## What is needed
Show each line of the records in which the word "html" occurs.

####################

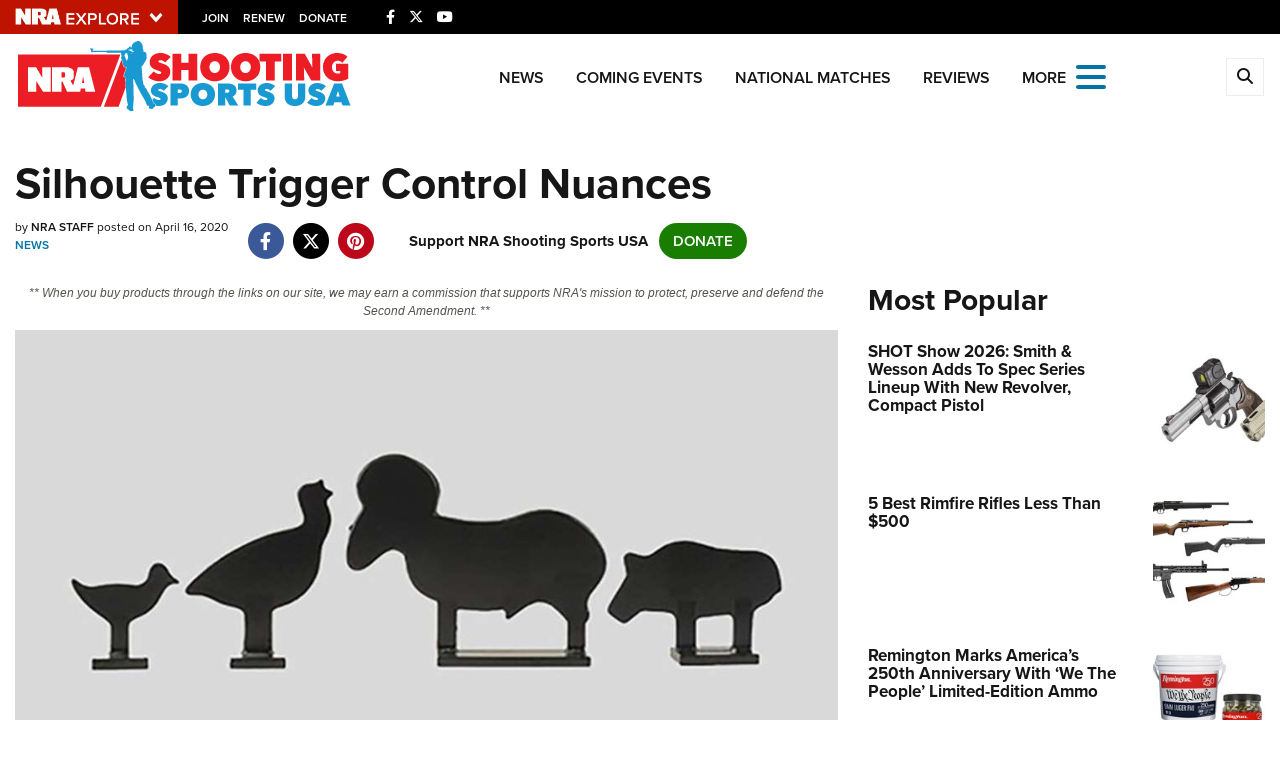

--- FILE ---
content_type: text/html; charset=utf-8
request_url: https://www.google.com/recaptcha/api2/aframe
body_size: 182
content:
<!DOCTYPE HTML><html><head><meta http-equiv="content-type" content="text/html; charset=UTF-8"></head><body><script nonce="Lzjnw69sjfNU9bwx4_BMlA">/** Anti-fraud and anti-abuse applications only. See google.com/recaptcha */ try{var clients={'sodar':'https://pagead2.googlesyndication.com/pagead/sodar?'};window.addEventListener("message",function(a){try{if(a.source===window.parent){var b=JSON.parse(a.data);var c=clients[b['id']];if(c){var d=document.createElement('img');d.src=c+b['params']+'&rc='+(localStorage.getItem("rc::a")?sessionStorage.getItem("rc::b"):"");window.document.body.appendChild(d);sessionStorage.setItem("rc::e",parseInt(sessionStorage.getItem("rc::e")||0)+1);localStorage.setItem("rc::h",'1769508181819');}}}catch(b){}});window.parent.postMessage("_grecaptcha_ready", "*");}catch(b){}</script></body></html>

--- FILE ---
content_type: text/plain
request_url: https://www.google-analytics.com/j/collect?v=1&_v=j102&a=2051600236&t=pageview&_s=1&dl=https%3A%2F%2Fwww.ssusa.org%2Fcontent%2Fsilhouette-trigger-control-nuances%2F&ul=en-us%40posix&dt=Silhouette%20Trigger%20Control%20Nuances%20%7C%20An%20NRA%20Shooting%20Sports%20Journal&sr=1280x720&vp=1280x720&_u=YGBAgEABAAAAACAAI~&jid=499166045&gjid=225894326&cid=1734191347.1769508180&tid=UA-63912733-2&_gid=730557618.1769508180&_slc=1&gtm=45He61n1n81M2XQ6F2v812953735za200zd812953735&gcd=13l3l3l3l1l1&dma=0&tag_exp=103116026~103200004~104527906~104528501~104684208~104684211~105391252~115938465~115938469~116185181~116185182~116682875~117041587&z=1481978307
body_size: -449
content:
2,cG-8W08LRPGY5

####################

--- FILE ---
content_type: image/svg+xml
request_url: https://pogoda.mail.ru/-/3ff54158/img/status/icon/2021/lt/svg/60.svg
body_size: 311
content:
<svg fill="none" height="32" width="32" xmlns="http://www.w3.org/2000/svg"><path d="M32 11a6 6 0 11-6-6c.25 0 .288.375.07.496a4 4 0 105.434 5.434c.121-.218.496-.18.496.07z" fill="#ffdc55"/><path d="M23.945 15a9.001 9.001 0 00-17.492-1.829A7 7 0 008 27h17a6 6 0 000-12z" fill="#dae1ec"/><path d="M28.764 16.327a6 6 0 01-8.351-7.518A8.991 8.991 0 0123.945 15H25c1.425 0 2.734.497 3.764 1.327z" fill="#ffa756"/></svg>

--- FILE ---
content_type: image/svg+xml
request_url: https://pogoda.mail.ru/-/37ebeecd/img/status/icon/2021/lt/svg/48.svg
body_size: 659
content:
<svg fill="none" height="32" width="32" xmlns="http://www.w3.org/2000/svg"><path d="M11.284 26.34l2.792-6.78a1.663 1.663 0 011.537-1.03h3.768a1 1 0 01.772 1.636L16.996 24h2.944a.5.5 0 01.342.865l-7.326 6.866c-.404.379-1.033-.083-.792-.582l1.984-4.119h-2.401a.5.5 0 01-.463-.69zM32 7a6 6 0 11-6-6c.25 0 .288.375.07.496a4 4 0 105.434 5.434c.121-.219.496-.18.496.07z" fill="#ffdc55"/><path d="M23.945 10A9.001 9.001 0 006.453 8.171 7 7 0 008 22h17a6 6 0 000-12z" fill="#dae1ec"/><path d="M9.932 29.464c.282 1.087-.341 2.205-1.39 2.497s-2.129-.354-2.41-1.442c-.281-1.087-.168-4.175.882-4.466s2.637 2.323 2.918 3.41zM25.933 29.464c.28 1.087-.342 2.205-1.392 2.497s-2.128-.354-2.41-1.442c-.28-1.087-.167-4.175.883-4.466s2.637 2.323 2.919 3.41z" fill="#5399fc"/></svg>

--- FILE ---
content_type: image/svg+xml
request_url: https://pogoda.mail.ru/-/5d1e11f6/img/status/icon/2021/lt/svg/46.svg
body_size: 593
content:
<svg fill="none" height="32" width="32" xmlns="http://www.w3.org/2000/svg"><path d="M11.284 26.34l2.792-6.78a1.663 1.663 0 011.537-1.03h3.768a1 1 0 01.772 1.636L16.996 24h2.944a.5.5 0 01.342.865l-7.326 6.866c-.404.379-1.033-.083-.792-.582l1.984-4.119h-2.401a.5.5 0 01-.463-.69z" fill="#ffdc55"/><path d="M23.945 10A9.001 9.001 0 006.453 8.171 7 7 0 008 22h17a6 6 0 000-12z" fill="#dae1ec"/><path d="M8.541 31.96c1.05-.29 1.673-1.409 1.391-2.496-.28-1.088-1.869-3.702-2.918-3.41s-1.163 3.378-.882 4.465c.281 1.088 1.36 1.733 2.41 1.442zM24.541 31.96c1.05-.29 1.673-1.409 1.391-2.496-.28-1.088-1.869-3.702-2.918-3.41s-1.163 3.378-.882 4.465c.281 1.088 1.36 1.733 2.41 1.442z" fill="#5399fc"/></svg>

####################

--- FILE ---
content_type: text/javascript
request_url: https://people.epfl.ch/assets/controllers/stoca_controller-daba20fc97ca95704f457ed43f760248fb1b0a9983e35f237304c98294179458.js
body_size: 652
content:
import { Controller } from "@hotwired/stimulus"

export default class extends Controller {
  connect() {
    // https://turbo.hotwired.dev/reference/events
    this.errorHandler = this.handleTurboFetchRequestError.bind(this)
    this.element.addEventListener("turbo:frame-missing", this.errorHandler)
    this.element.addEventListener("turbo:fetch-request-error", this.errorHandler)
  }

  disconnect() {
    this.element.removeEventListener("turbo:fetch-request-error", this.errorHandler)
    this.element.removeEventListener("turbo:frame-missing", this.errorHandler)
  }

####################

## Task response
content_type: text/html; charset=utf-8
<!DOCTYPE HTML><html><head><meta http-equiv="content-type" content="text/html; charset=UTF-8"></head><body><script nonce="Lzjnw69sjfNU9bwx4_BMlA">/** Anti-fraud and anti-abuse applications only. See google.com/recaptcha */ try{var clients={'sodar':'https://pagead2.googlesyndication.com/pagead/sodar?'};window.addEventListener("message",function(a){try{if(a.source===window.parent){var b=JSON.parse(a.data);var c=clients[b['id']];if(c){var d=document.createElement('img');d.src=c+b['params']+'&rc='+(localStorage.getItem("rc::a")?sessionStorage.getItem("rc::b"):"");window.document.body.appendChild(d);sessionStorage.setItem("rc::e",parseInt(sessionStorage.getItem("rc::e")||0)+1);localStorage.setItem("rc::h",'1769508181819');}}}catch(b){}});window.parent.postMessage("_grecaptcha_ready", "*");}catch(b){}</script></body></html>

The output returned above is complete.